Simple help (STRCMP, word counts etc)

**mariojoshi** · 12-08-2004

Hey everybody, i understand that obviously this isnt a place to get your homework done and ive read the thread about it too.

Im currently doing a uni course with some basic C, but abit of it is going over my head -

my task so far has been to write a program that calculates the number of words in a text file. and ive managed this ok...

Code:

/* Document Analyser
	Author - JJ Singer
	Version 1.0
	Bulid Date - 02/12/04

	A program that asks the user for the name 
	of a text file to read, reads it and counts 
	the number of words in the file.  It then 
	will display this number to the user */


#include <stdio.h> //includes input/output command library


void main ()

{	// VARIABLES DEFINED

	int counter, fileend; 
	// counter: stores the number of words in the file,
	// fileend: tells the program when the file has ended
	char content[300], filename[10];
	// content: tells the program the length of the field to expect and its type
	// filename: tells the program the length of the field to expect and its type
	
	FILE *filein;
	// give the program a file pointer to the filein stream

	printf("***************************\n");
	printf("*                         *\n");
	printf("*   DOCUMENT ANALYSER     *\n");
	printf("*   Author - JJ Singer    *\n");
	printf("*      Version 1.0        *\n");
	printf("*  Build Date - 02/12/04  *\n");
	printf("*                         *\n");
	printf("***************************\n\n\n");
	//header 



	printf ("Please type in the name of the file you wish to read and press enter\n\n");
	//dispays the prompt on screen 
	scanf ("%s",filename);
	// makes the program read the text entered (specifically the file name)

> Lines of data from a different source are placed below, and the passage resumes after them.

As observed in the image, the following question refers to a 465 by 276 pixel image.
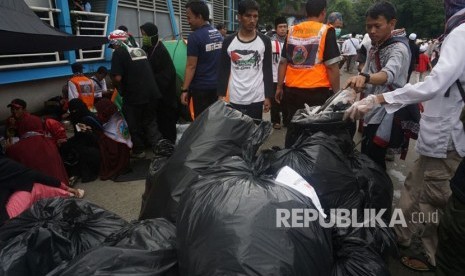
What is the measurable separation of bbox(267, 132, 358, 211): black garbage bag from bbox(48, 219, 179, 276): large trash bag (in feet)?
2.28

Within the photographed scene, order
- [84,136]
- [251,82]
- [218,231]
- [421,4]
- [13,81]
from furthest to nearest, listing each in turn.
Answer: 1. [421,4]
2. [13,81]
3. [84,136]
4. [251,82]
5. [218,231]

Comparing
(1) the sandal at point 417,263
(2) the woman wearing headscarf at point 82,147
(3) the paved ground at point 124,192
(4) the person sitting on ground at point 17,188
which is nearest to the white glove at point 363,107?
(1) the sandal at point 417,263

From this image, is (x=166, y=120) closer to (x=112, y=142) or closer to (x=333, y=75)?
(x=112, y=142)

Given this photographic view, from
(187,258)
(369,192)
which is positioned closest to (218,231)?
(187,258)

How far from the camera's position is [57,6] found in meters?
5.76

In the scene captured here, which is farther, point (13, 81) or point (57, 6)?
point (57, 6)

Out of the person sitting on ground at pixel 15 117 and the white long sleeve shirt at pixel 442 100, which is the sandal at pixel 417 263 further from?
the person sitting on ground at pixel 15 117

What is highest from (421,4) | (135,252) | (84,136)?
(421,4)

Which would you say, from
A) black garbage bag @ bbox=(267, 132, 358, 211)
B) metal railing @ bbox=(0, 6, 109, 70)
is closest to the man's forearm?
black garbage bag @ bbox=(267, 132, 358, 211)

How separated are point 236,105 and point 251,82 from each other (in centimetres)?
26

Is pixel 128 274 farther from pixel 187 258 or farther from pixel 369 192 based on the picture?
pixel 369 192

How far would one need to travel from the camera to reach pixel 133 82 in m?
Result: 4.04

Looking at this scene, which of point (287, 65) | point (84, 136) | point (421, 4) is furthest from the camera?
point (421, 4)

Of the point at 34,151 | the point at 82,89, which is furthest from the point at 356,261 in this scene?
the point at 82,89
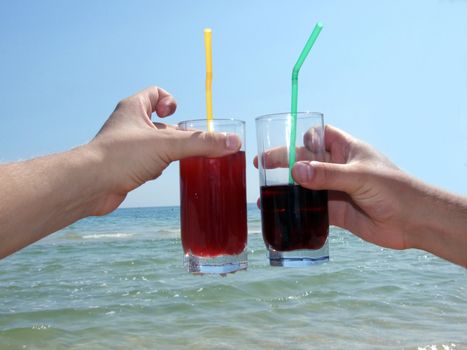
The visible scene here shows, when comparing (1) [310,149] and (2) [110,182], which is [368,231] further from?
(2) [110,182]

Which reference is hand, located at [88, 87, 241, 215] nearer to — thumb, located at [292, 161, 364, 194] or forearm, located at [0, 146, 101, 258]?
forearm, located at [0, 146, 101, 258]

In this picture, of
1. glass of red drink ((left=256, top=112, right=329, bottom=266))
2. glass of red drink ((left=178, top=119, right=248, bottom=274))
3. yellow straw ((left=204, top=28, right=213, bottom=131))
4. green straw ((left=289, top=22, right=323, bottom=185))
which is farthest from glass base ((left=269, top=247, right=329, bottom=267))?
yellow straw ((left=204, top=28, right=213, bottom=131))

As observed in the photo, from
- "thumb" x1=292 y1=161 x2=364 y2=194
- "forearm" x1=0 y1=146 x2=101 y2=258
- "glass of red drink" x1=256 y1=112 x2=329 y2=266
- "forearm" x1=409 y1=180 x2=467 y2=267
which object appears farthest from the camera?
"forearm" x1=409 y1=180 x2=467 y2=267

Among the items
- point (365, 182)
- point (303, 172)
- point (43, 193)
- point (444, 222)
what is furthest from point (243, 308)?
point (43, 193)

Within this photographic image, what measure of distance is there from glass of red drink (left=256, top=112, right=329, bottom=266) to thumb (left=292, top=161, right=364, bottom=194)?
0.16m

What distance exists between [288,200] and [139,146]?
0.78 metres

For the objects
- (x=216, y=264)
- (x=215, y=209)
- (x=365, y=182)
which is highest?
(x=365, y=182)

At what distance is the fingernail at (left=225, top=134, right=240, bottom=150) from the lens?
2786 millimetres

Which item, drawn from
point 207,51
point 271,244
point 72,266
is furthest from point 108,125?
point 72,266

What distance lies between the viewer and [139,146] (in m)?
2.72

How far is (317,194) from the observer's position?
2.95 m

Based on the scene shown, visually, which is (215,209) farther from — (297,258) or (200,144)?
(297,258)

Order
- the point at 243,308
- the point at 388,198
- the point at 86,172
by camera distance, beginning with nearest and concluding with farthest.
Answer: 1. the point at 86,172
2. the point at 388,198
3. the point at 243,308

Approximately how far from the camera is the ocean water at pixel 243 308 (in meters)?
5.48
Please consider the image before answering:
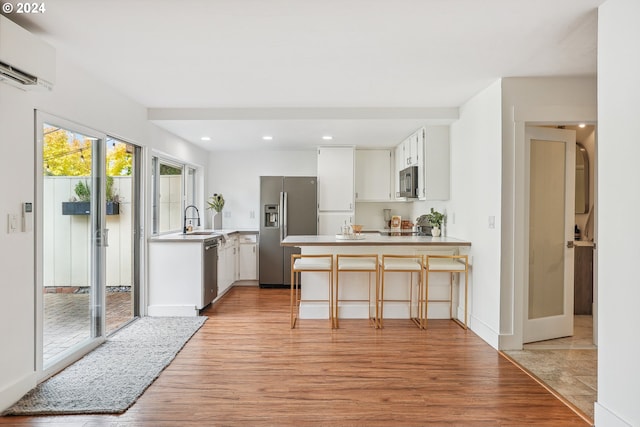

	filein=fopen(filename,"r");
	//opens the file stream of the required file
	fileend=fscanf(filein, "%s",content);
	// assigns the integer value of true of false (1/0) to the fileend variable

	while(fileend!=EOF) // loop - counts the number of words in the file
						// while the end of the file is not reached
{
		counter++;
		fileend=fscanf(filein,"%s",content);
}

	printf("Analysing document..................\n\n\n");
	printf("This file contains %d words\n\n",counter);
	// displays the word count on screen 

	fclose(filein);
	// closes the file stream


}

the part i am having problems with is part of the next task which builds on the current code - im required to count the number of UNIQUE words in the text file and give a total of these.

I think the way i should do this is -

using for loops (possibly 2?) and compare two strings (strcmp function) and a counter that increases by one each time non unique words are found. Then by calculating the difference between the unique total and (general) total.

however, im not sure where or how to implement this section.. as i say, its going over my head a little bit.

could anyone put some light on this matter for me?

PS (heard i might need to use a "to lower / to upper " function.. however this may be some variable instead.. not sure)

cheers for any help.
Josh.

**itsme86** · 12-08-2004

What you can do is add an array of strings to your program. Every time you read a word in from your file, loop through that new array and see if the string has already been stored there. If it hasn't, store the string you just read from the file in the array. At the end, display all the strings in the array.

**Thantos** · 12-08-2004

void main ()

http://faq.cprogramming.com/cgi-bin/...&id=1043284376

printf("* Build Date - 02/12/04 *\n");

And you are just now asking questions almost 10 months later?

Now to the fun part

Have you been given any idea on how many unique words may be present in the file? If not then I would keep a link list of words. Everytime you find a unique word you add it to the list. To test for a unique word you compare it against the words already in the list.

**itsme86** · 12-08-2004

Originally Posted by Thantos

printf("* Build Date - 02/12/04 *\n");

And you are just now asking questions almost 10 months later?

I was assuming DD/MM/YY

**Thantos** · 12-08-2004

Hmmm you might be right

**mariojoshi** · 12-08-2004

just to put this straight.. im in the UK... where the standard date stuff is dd/mm/yy!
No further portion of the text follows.